Am I entitled to a free NHS sight test?
You qualify for a free NHS funded sight test if you are:
- aged under 16, or aged under 19 and in full-time education
- aged 60 or over
- registered blind or partially sighted
- diagnosed with diabetes or glaucoma
- aged 40 or over and you are the parent, brother, sister, son or daughter of a person diagnosed with glaucoma, or you have been advised by an ophthalmologist that you are at risk of glaucoma
- eligible for an NHS complex lens voucher
You are also entitled to a free NHS sight test if:
- you receive Income Support or Income-based Jobseeker's Allowance (not contribution based)
- you receive Pension Credit Guarantee Credit
- you receive Income-based Employment and Support Allowance
- you are entitled to, or named on, a valid NHS tax credit exemption certificate
- you are named on a valid NHS certificate for full help with health costs (HC2)
People named on an NHS certificate for partial help with health costs (HC3) may also get help.
Am I entitled to an NHS optical voucher?
You may get help with the cost of glasses or contact lenses if you:
- are aged under 16, or aged under 19 and in full-time education or
- are eligible for an NHS complex lens voucher (your optician will advise you on your entitlement)
You may also get an NHS optical voucher if:
- You receive Income Support or Income-based Jobseeker's Allowance (not contribution-based)
- You receive Pension Credit Guarantee Credit.
- You receive Income-based Employment and Support Allowance.
- You are entitled to, or named on, a valid NHS tax credit exemption certificate.
- You are named on a valid NHS certificate for full help with health costs (HC2). People named on an NHS certificate for partial help with health costs (HC3) may also get help.
You will be asked to show proof of your entitlement to optical vouchers to the optician or a member of our staff.
What should be in a standard private or NHS sight test?
The optometrist will:
- ask you about any problems you may have with your eyes
- ask you about your general health
- ask you about any family history of eye problems
- take details of any medical prescriptions, if available
- ask you to read letters on a chart, with and without lenses
- look at the inside and outside of your eye with a bright light
- check whether you need spectacles and issue a prescription, if appropriate
- make and keep notes about all these points
- discuss the result with you
- write to your doctor if there is a problem
The optometrist may also:
- check the pressure in your eyes
- check your peripheral (side) vision.

▶ Data provided

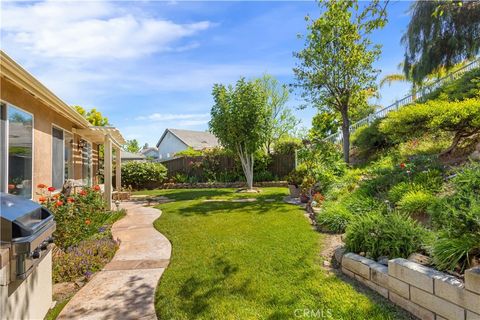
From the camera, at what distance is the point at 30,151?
17.4ft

▶ Work task
Rewrite the part of the guidance on NHS eye care entitlements that opens with the words containing "Am I entitled to an" and closes with "of our staff.", replacing "optician" with "optometrist". The material placed after the guidance on NHS eye care entitlements is separate from that guidance.

▶ Result for this task
Am I entitled to an NHS optical voucher?
You may get help with the cost of glasses or contact lenses if you:
- are aged under 16, or aged under 19 and in full-time education or
- are eligible for an NHS complex lens voucher (your optometrist will advise you on your entitlement)
You may also get an NHS optical voucher if:
- You receive Income Support or Income-based Jobseeker's Allowance (not contribution-based)
- You receive Pension Credit Guarantee Credit.
- You receive Income-based Employment and Support Allowance.
- You are entitled to, or named on, a valid NHS tax credit exemption certificate.
- You are named on a valid NHS certificate for full help with health costs (HC2). People named on an NHS certificate for partial help with health costs (HC3) may also get help.
You will be asked to show proof of your entitlement to optical vouchers to the optometrist or a member of our staff.